- Text excerpt
════════════════════

Note that the problem is not that t needs to hang around; it's that t
holds a lazy sequence which hangs around in unrealized state. That
lazy sequence internally holds a thunk -- a nullary function --
capable of producing the actual sequence elements on request. It is
this thunk that holds a reference to the underlying huge sequence.
Once t is realized, the actual sequence gets cached and the thunk
becomes eligible for GC (the field holding it is set to null). If it
then needs to stay around for some other purpose, that is no problem:

user=> (let [[t d] (split-with #(< % 12) (range 1e8))] [(count t)
(count d) (count t)])
[12 99999988 12]

(Or I suppose you could return [(count d) (count t)], but (dorun t)
before that.)

Also, just to be explicit about this, calling (let [x
(produce-huge-seq)] (count x)) is not a problem, because x gets
cleared prior to control being handed off to count.

I've also discussed the details of what's going on on SO, which is
where I first noticed this question:

http://stackoverflow.com/questions/15994316/clojure-head-retention

Cheers,
Michał


On 17 April 2013 22:53, Marko Topolnik <marko.topol...@gmail.com> wrote:
> On Monday, April 15, 2013 1:50:37 AM UTC+2, tyaakow wrote:
>>
>> Thank you for your response, Marko.
>> I want to clarify one more thing:
>>
>> (let [[t d] (split-with #(< % 12) (range 1e8))]
>>     [(count d) (count t)])
>>
>>
>> does this mean that while (count d) is realizing (range 1e8) seq, it
>> becomes (also) realized within t, therefore
>> it doubles (range 1e8) in memory causing OOME while (count d) is still not
>> finished?

════════════════════

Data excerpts

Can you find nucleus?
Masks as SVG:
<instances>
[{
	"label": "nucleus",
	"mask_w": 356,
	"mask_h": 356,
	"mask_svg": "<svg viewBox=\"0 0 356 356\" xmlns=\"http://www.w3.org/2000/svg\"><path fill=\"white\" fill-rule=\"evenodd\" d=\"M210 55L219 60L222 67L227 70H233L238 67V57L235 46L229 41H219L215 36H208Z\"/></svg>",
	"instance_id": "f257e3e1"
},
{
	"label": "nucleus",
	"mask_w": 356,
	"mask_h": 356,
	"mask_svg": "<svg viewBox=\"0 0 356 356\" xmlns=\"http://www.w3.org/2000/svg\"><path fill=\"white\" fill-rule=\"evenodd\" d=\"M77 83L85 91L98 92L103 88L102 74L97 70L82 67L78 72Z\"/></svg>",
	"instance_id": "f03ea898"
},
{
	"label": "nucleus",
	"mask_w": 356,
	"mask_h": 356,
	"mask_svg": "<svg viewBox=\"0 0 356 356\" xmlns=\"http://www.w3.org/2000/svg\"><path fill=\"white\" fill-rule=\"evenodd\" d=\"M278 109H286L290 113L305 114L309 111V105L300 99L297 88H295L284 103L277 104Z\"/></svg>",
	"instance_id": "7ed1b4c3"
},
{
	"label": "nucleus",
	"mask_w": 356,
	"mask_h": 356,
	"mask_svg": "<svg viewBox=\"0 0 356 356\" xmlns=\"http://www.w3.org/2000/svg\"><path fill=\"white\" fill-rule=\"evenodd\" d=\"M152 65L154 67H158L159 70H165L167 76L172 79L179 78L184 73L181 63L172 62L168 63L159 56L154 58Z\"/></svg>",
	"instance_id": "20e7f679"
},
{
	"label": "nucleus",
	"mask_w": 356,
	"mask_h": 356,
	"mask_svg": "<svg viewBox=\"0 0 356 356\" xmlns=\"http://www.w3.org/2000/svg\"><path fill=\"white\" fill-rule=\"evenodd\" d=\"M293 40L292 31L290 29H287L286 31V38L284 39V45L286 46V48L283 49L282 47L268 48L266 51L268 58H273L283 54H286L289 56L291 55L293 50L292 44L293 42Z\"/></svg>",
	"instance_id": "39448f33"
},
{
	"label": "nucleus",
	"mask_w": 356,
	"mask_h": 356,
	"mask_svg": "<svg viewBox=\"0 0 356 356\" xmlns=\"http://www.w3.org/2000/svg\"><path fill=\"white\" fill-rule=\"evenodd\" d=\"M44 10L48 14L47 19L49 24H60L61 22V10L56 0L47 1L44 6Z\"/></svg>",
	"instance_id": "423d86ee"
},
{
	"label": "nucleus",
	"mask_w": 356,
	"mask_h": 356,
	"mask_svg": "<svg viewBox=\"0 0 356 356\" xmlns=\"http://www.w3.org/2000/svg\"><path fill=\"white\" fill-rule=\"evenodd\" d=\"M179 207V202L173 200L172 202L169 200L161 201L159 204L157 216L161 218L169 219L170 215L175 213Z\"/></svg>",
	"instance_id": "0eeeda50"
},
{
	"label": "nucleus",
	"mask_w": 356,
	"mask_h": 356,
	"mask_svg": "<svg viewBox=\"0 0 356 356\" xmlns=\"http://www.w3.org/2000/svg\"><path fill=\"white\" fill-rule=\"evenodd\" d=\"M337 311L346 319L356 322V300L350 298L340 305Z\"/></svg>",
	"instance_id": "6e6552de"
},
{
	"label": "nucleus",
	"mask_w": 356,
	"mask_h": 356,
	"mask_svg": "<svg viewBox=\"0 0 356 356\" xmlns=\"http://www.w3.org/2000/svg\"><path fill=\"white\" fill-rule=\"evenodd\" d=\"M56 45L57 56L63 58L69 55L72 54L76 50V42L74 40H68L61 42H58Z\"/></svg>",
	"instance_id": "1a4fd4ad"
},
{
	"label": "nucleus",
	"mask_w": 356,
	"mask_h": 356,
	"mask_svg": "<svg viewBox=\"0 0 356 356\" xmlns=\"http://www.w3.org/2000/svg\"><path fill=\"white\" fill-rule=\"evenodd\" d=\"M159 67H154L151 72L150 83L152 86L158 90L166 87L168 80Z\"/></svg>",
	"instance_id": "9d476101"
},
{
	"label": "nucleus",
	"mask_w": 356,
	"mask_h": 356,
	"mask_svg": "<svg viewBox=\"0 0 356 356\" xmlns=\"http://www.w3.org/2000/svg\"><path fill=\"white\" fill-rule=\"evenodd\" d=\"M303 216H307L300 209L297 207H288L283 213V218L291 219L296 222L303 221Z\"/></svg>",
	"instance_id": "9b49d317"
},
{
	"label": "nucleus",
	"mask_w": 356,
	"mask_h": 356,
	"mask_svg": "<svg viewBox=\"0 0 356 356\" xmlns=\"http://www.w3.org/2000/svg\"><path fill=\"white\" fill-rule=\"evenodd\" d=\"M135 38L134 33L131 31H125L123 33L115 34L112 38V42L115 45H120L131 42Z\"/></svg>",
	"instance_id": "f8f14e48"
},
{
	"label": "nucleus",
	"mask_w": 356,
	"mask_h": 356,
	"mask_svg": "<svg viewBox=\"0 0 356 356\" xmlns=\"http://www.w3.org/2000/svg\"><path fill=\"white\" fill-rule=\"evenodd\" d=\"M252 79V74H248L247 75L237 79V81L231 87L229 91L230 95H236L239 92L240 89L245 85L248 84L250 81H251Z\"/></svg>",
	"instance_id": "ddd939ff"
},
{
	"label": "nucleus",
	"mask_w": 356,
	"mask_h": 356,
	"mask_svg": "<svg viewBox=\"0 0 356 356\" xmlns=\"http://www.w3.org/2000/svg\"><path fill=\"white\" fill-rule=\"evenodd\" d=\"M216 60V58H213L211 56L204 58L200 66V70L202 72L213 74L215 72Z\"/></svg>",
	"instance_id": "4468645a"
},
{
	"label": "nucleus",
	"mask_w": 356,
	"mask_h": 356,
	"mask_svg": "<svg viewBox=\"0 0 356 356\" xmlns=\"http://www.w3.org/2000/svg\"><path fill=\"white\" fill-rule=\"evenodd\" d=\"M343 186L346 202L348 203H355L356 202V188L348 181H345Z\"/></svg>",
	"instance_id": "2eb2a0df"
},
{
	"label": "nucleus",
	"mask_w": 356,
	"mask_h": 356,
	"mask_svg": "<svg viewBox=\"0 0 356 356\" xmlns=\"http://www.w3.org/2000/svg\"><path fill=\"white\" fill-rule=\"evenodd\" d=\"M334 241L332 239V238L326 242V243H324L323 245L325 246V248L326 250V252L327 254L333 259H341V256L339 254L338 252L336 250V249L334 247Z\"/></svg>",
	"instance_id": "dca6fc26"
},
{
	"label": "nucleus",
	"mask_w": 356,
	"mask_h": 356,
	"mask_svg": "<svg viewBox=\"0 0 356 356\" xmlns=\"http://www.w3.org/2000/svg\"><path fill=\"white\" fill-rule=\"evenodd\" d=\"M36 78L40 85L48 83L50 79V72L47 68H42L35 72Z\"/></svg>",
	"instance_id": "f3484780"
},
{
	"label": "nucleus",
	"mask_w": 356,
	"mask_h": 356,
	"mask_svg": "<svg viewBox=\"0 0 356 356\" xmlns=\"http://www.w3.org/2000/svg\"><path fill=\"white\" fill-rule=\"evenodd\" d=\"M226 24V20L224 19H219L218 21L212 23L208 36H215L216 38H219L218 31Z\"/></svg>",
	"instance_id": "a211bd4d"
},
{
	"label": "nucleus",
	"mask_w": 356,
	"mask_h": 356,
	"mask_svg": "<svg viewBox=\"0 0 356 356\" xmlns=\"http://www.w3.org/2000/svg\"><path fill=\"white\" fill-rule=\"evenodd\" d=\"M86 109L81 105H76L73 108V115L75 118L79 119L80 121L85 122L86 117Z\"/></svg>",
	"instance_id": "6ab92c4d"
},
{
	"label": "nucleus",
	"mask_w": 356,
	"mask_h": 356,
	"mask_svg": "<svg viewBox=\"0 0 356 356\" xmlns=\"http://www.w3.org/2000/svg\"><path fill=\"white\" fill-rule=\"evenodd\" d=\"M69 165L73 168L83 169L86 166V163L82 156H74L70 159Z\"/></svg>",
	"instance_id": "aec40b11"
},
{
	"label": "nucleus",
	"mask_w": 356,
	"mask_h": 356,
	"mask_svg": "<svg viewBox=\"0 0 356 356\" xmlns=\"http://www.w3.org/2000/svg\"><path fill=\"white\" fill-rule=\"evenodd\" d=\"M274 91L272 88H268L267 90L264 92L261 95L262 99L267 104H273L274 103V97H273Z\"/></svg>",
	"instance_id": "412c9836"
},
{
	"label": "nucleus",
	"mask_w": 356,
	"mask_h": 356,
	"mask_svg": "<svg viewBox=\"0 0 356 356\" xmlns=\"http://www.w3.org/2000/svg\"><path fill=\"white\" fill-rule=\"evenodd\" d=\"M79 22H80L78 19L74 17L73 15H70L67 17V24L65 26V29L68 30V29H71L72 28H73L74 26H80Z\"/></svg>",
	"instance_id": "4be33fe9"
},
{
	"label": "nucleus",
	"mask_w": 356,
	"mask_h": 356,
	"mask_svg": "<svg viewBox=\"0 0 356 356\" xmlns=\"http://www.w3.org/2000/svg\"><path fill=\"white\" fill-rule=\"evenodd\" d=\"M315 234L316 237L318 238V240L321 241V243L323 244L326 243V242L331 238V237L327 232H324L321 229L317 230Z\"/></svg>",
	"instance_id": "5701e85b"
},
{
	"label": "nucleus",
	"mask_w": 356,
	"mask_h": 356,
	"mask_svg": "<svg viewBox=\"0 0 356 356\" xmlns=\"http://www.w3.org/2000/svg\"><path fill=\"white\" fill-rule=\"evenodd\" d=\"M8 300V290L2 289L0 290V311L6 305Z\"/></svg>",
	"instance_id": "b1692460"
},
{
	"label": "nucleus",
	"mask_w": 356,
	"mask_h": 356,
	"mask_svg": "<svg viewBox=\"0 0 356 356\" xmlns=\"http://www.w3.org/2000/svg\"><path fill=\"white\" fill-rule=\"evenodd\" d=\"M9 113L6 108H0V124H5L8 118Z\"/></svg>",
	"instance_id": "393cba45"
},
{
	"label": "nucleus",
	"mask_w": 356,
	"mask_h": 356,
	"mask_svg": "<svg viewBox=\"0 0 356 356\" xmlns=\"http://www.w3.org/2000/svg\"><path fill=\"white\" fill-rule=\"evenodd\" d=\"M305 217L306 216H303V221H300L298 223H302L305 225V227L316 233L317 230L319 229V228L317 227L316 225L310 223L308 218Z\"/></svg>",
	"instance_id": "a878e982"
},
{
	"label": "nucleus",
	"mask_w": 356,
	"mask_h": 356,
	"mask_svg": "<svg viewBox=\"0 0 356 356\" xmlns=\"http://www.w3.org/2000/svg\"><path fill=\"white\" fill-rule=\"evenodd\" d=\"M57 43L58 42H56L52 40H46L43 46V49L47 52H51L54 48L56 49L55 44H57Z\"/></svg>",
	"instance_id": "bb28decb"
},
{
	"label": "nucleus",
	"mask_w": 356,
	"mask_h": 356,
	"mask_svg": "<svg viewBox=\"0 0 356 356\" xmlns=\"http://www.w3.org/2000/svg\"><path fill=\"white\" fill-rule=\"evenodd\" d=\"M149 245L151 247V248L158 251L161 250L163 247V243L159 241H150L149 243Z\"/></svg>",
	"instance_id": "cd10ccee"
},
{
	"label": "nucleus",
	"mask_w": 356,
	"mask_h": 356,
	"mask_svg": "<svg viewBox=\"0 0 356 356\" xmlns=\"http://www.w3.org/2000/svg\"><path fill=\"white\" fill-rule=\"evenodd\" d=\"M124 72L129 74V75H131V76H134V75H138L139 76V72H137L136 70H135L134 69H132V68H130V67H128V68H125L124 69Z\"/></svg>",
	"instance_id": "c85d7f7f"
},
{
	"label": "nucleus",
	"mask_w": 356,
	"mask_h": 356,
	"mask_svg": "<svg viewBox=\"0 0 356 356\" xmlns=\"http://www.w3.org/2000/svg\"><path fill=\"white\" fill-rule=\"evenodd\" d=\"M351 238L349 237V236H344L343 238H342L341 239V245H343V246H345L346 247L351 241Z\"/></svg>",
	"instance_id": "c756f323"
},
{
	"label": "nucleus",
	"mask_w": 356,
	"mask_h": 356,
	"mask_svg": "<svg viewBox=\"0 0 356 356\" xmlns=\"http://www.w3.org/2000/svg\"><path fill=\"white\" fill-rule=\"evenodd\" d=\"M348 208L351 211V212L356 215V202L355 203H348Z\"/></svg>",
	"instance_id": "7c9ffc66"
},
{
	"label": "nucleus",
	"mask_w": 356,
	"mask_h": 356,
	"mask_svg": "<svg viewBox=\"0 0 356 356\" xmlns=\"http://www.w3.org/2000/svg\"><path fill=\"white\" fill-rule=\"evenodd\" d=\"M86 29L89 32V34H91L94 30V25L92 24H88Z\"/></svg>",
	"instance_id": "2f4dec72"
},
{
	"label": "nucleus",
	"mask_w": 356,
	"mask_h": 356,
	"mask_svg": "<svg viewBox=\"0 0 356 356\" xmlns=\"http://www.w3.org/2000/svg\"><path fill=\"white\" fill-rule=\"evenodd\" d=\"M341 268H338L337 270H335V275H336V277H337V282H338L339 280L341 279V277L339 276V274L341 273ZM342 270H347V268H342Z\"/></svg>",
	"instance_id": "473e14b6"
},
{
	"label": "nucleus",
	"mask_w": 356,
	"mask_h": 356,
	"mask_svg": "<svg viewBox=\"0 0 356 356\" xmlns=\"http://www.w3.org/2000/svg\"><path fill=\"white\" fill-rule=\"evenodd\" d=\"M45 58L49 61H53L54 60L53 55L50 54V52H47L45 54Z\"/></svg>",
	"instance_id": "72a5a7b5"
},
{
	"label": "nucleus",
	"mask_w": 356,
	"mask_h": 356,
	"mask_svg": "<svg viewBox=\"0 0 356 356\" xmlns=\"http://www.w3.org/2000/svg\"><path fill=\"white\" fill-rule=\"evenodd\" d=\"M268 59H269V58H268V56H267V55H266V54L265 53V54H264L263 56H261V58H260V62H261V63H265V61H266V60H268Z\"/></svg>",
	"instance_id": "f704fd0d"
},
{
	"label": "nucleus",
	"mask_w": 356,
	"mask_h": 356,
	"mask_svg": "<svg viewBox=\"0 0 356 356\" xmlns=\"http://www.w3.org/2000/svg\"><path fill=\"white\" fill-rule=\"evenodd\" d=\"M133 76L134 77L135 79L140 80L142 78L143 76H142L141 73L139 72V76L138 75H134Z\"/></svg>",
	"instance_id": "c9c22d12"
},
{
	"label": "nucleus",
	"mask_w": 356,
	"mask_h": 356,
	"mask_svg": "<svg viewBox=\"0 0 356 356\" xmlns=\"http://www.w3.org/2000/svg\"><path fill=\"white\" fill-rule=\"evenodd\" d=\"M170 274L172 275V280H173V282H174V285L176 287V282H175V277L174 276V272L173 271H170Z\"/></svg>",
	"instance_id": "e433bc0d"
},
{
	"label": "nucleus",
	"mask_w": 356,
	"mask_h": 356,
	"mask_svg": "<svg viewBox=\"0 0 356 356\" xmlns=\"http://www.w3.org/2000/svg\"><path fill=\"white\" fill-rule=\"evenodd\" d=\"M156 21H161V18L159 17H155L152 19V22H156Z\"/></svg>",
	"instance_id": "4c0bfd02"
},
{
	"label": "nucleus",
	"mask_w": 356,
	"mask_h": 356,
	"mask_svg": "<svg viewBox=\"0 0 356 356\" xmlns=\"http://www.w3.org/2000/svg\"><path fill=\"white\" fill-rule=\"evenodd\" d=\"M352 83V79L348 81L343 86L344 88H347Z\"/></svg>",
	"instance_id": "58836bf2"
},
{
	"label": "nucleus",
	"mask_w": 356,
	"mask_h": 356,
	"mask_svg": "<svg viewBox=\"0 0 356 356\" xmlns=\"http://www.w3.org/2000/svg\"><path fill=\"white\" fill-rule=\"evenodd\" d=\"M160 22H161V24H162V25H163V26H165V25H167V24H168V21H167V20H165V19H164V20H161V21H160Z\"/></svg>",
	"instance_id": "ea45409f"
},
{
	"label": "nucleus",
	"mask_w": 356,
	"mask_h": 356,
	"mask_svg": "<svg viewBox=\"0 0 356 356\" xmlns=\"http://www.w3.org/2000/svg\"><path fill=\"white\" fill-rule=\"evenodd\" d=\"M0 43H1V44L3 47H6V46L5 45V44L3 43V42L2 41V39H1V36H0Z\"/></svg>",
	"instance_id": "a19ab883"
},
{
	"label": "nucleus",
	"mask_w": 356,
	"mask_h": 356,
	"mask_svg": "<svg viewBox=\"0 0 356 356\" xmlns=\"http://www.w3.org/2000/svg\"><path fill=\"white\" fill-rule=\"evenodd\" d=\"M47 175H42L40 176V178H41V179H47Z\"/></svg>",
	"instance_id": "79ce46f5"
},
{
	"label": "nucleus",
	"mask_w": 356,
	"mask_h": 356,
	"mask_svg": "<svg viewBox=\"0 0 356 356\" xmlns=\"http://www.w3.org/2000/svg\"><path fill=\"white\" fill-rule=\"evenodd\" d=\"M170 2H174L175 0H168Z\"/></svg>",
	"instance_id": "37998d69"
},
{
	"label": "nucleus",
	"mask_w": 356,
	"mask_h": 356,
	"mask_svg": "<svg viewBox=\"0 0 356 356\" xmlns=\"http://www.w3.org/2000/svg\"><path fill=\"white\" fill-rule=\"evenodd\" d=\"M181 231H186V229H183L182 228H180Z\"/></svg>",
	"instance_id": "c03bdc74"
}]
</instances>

════════════════════

- Work instructions
#1 In the post on Clojure head retention, what becomes of the thunk once t is realized?
#2 Return the passage of the post on Clojure head retention starting with "Once t is realized, the" and going on through "before that.)".

- Solution set
#1 It becomes eligible for GC, because the field holding it is set to null.

#2
Once t is realized, the actual sequence gets cached and the thunk
becomes eligible for GC (the field holding it is set to null). If it
then needs to stay around for some other purpose, that is no problem:

user=> (let [[t d] (split-with #(< % 12) (range 1e8))] [(count t)
(count d) (count t)])
[12 99999988 12]

(Or I suppose you could return [(count d) (count t)], but (dorun t)
before that.)